• [Data to use]
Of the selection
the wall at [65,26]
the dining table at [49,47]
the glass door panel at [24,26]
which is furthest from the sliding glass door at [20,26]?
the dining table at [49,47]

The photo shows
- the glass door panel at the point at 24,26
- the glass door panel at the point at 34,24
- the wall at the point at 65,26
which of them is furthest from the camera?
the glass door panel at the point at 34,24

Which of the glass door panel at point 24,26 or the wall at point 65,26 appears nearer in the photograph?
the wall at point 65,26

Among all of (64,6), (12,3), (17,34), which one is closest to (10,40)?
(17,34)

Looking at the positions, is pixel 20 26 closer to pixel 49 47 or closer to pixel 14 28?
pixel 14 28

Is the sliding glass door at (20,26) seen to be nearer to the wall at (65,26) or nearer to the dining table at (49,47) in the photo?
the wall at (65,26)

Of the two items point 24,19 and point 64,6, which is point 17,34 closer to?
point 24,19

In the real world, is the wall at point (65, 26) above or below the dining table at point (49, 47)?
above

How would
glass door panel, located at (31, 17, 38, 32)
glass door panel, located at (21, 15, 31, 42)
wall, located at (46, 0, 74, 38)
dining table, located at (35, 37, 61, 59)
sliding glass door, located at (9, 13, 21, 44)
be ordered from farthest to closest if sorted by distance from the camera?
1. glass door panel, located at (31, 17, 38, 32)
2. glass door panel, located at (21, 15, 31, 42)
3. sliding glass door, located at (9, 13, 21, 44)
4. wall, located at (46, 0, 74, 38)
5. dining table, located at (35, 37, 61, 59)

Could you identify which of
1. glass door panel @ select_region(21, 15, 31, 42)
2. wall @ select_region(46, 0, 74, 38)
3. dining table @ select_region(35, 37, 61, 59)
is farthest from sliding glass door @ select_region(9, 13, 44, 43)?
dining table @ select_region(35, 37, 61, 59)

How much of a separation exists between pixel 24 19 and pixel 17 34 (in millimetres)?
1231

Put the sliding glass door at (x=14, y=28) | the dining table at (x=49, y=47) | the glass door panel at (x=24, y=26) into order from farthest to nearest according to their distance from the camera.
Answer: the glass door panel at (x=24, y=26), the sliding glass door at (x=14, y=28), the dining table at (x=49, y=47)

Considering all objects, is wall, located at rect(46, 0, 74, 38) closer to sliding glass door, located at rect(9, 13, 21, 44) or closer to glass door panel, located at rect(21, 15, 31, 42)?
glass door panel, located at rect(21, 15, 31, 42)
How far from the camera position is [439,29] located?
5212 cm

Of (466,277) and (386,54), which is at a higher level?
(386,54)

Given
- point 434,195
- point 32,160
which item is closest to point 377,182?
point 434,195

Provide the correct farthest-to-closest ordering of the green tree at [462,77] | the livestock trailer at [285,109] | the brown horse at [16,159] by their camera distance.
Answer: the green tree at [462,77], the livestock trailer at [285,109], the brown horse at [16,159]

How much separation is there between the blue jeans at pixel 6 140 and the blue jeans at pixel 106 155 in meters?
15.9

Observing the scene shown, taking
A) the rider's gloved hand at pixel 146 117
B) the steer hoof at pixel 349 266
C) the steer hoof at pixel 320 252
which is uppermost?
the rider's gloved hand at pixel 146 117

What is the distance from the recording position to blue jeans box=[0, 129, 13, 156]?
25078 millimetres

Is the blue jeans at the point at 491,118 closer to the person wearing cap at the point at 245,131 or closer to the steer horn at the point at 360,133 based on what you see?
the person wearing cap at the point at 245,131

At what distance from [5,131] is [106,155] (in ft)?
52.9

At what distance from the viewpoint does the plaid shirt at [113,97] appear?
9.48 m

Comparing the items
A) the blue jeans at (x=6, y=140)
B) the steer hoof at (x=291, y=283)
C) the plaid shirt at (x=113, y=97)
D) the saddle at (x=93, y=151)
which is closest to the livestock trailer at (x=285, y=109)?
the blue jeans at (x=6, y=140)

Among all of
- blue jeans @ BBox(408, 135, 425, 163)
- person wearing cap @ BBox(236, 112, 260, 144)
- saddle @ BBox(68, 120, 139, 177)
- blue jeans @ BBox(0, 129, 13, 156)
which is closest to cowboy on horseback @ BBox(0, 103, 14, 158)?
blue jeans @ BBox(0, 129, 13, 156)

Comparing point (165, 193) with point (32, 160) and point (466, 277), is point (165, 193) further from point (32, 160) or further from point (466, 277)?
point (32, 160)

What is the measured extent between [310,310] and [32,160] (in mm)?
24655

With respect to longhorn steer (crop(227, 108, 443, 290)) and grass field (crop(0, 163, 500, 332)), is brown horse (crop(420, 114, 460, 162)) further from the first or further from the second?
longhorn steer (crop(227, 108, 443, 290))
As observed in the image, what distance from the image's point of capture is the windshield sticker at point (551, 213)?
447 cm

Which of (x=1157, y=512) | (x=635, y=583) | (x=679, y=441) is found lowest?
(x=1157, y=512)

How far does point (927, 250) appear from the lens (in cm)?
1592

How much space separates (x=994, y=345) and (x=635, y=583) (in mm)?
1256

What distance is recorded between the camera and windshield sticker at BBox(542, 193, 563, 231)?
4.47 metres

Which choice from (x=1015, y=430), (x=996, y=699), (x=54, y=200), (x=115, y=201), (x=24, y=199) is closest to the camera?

• [Given exercise] Return exactly the lines from the one containing "What is the measured" through the last line of the records above, both included, and nothing else.

• [Final result]
What is the measured extent between [310,310] and [32,160] (in mm)?
24655

With respect to longhorn steer (crop(227, 108, 443, 290)) and grass field (crop(0, 163, 500, 332)), is brown horse (crop(420, 114, 460, 162)) further from the first or further from the second?
longhorn steer (crop(227, 108, 443, 290))
As observed in the image, what distance from the image's point of capture is the windshield sticker at point (551, 213)?
447 cm

Which of (x=1157, y=512) | (x=635, y=583) | (x=679, y=441) is found lowest?
(x=1157, y=512)

How far does point (927, 250) appear from the lens (in cm)?
1592

How much space separates (x=994, y=345) and (x=635, y=583) (in mm)?
1256

What distance is recorded between the camera and windshield sticker at BBox(542, 193, 563, 231)?
4.47 metres

Which choice from (x=1015, y=430), (x=996, y=699), (x=54, y=200), (x=115, y=201), (x=24, y=199) is closest to the camera?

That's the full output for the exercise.